[Set task] Return everything from "Fat Tony with" down to "hero of quarantine." in the profile of DJ Fat Tony, copied verbatim.

[Page excerpt]
Fat Tony with Kate Moss in 2018. Photo / Getty Images
His inner circle includes Donatella and Kate, in April he played a two‑hour set live on Instagram for VB's birthday, and he's now as popular on the 'gram as he is on the decks. Meet DJ Fat Tony, the unlikely cult hero of quarantine.
"The first time I went toplay at Donatella's house in Milan, she said, 'I'm so honoured you're in my house.' I thought, 'Are you f***ing mental? Thirteen years ago I was sleeping rough, now I'm DJing at Donatella Versace's house and flying first class to Miami to play the opening of a stadium.'" Meet Tony Marnach, aka DJ Fat Tony, aka fashion's favourite DJ and owner of one of the most popular Instagram accounts in lockdown.

[Stored records]
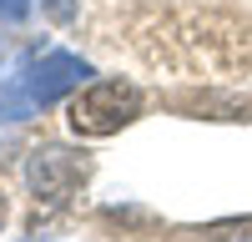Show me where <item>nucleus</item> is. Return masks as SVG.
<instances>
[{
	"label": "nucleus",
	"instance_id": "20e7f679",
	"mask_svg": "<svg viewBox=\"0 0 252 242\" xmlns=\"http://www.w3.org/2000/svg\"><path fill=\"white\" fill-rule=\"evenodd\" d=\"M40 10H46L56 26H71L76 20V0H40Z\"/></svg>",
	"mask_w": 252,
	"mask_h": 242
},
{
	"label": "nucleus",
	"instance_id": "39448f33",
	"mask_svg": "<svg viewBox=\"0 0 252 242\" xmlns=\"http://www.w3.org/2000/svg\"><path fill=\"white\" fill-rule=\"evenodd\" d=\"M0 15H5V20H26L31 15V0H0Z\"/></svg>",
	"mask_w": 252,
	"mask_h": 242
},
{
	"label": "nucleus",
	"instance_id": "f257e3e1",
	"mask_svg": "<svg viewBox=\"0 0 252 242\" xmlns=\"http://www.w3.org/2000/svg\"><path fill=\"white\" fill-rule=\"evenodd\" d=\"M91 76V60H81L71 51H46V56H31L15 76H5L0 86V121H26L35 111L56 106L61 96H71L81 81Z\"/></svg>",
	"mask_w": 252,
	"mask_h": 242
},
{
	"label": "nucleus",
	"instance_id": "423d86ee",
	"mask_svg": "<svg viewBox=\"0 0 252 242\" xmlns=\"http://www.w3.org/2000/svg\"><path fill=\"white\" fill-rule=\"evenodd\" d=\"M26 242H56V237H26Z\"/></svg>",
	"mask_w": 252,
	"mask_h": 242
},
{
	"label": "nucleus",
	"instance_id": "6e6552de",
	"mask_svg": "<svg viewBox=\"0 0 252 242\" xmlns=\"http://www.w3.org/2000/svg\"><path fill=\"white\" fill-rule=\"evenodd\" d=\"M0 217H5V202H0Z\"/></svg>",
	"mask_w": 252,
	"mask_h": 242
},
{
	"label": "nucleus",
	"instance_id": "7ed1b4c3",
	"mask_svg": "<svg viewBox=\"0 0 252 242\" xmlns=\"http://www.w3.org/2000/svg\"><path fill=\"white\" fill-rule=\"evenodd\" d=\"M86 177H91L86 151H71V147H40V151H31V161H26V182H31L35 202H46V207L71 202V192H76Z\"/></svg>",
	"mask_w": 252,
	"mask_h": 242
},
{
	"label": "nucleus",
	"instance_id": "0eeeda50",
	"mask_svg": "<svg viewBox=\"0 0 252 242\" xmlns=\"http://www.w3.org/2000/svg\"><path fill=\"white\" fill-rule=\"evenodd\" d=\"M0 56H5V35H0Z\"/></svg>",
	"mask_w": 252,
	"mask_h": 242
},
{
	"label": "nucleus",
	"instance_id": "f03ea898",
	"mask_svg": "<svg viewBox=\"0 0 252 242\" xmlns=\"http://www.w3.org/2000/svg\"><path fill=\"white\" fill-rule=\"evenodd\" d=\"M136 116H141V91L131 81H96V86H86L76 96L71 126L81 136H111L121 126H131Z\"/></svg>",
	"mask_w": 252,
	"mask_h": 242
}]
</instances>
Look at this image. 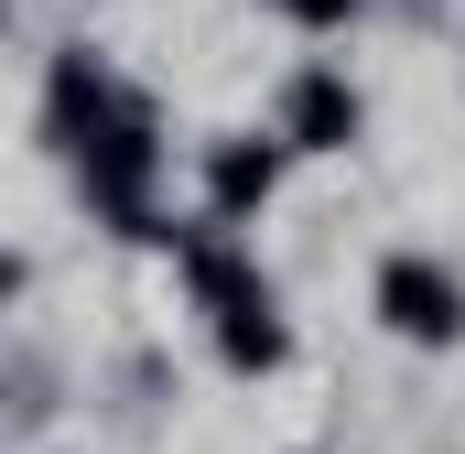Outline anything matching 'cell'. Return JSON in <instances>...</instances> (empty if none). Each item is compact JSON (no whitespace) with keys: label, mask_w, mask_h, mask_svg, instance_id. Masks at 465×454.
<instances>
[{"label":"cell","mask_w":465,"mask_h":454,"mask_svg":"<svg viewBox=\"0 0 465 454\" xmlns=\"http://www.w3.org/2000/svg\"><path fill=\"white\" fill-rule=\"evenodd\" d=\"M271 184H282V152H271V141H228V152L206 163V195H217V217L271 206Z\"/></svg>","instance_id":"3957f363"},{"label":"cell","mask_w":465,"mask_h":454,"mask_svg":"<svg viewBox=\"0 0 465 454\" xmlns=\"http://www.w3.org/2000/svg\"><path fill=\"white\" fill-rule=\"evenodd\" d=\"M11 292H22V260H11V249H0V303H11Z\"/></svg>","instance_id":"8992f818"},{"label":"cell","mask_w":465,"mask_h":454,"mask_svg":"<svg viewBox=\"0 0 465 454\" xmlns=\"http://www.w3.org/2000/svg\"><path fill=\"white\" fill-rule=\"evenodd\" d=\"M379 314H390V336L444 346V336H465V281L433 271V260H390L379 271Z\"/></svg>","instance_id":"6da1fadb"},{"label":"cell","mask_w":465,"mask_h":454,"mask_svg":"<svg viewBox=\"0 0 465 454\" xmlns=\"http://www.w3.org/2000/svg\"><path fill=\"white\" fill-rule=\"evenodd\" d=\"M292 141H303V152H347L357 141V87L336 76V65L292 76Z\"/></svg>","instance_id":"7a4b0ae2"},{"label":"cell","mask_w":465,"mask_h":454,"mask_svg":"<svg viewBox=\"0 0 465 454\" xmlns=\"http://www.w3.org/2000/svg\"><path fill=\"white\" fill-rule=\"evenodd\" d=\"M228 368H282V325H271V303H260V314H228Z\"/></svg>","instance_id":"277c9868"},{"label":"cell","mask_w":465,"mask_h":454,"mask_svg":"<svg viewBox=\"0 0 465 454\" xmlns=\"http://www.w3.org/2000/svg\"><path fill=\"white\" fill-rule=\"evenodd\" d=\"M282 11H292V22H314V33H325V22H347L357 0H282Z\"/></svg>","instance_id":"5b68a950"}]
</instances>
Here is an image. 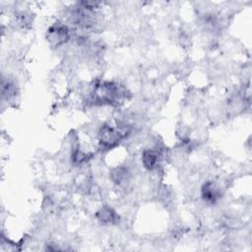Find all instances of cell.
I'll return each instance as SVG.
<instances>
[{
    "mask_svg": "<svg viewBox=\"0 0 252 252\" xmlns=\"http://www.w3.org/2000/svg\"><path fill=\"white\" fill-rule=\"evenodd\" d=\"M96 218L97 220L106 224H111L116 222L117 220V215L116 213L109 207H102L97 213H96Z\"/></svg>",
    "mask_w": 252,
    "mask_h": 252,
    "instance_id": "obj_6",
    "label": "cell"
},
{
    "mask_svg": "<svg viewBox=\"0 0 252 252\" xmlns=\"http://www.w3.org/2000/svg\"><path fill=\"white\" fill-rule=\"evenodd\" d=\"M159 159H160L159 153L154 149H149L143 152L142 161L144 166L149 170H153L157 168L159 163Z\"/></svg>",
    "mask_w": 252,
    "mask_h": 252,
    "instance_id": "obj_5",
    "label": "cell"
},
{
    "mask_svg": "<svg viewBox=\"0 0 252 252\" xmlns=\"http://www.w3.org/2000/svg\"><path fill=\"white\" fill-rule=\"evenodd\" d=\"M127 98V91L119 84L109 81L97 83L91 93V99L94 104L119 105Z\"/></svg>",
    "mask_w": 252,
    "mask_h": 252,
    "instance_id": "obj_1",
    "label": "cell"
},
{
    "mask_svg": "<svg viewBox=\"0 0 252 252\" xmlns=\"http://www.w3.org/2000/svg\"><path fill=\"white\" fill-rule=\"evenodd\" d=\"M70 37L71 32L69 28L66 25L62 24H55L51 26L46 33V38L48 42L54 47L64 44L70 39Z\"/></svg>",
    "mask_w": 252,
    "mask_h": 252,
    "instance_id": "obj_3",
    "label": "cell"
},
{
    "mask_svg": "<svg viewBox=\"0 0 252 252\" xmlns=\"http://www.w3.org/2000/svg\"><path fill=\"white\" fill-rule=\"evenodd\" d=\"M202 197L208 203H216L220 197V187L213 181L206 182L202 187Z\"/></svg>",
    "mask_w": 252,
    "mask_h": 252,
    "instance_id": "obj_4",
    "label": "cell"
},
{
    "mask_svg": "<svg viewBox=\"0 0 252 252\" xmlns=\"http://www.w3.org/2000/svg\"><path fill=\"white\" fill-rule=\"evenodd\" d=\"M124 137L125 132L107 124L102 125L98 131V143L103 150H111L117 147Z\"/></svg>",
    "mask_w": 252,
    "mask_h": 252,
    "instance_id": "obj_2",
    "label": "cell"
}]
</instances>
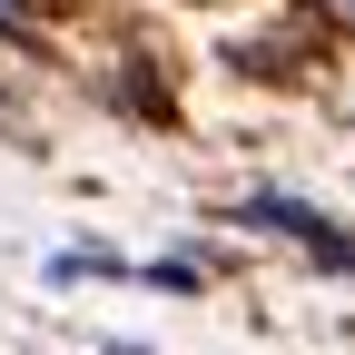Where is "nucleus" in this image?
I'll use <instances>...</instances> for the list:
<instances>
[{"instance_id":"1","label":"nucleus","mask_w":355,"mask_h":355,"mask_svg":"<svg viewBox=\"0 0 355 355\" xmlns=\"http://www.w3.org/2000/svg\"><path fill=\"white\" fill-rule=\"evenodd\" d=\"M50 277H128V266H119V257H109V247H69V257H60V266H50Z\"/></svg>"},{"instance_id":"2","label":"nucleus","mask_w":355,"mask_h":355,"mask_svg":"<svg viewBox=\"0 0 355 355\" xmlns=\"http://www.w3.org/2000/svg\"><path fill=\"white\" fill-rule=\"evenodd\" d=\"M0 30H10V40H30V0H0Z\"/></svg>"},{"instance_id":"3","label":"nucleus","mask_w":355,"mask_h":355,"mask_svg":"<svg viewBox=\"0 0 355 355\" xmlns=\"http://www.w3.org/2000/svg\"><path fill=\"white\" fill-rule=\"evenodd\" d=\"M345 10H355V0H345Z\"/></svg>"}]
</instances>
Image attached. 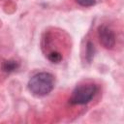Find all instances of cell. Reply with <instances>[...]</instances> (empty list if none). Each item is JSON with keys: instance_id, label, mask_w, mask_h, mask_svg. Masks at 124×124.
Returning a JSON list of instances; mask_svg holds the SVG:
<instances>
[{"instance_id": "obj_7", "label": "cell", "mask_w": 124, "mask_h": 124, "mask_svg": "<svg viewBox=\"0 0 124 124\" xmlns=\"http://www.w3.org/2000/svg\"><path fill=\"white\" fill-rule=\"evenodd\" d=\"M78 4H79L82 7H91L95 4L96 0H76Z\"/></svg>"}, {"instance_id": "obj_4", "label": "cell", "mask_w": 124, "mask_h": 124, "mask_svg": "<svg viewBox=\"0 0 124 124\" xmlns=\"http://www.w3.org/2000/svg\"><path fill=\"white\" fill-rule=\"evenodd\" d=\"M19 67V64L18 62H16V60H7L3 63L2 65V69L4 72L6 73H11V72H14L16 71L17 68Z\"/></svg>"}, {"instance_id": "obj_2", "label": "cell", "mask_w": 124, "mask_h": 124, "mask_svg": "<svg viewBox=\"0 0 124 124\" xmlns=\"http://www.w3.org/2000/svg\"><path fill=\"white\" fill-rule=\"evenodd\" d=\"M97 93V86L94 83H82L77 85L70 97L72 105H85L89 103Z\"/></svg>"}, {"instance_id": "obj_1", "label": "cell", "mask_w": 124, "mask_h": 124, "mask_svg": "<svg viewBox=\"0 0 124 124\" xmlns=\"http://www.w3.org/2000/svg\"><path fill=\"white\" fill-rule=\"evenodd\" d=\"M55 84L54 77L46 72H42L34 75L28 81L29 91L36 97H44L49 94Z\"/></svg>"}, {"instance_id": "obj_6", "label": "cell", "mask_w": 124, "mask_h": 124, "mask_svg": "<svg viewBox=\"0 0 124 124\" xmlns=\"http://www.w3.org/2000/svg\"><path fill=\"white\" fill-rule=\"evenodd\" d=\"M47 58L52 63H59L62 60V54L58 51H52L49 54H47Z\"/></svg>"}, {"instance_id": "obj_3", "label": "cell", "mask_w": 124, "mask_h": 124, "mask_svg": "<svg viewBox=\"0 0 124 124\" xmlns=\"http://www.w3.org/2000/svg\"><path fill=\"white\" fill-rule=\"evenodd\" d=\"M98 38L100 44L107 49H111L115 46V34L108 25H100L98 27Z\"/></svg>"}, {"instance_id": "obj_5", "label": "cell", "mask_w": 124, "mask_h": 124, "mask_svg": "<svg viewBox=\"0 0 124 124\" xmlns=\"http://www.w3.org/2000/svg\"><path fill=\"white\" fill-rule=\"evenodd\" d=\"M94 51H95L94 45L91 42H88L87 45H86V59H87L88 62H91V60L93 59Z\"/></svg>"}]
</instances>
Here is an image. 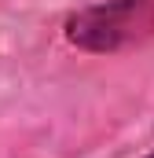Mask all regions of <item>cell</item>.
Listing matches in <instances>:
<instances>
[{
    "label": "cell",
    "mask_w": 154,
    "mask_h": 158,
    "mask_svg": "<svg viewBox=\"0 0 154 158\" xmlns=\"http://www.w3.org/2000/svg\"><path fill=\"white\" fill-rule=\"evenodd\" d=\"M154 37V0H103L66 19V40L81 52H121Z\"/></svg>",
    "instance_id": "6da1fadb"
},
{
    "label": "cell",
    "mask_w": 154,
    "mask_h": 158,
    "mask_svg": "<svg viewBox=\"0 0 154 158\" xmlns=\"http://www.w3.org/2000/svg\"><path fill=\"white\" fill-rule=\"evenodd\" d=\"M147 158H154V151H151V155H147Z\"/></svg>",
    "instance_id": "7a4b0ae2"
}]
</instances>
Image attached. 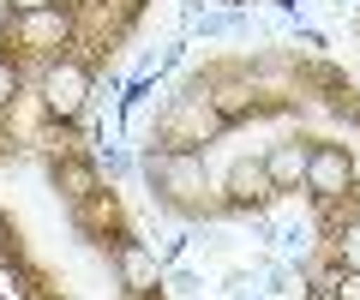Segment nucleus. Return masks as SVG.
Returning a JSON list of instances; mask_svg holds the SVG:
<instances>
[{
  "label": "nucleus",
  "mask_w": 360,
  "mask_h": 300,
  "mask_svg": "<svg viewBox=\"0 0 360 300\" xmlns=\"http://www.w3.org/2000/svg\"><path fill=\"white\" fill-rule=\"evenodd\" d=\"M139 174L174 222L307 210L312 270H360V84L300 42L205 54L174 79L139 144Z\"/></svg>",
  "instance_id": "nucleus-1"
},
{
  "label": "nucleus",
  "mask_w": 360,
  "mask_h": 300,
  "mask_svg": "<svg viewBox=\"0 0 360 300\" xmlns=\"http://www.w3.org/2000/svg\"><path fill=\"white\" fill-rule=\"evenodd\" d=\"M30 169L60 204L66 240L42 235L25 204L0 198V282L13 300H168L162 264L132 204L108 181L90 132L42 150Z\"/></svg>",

[Solution to the exercise]
Fat Tony with Kate Moss in 2018. Photo / Getty Images
His inner circle includes Donatella and Kate, in April he played a two‑hour set live on Instagram for VB's birthday, and he's now as popular on the 'gram as he is on the decks. Meet DJ Fat Tony, the unlikely cult hero of quarantine.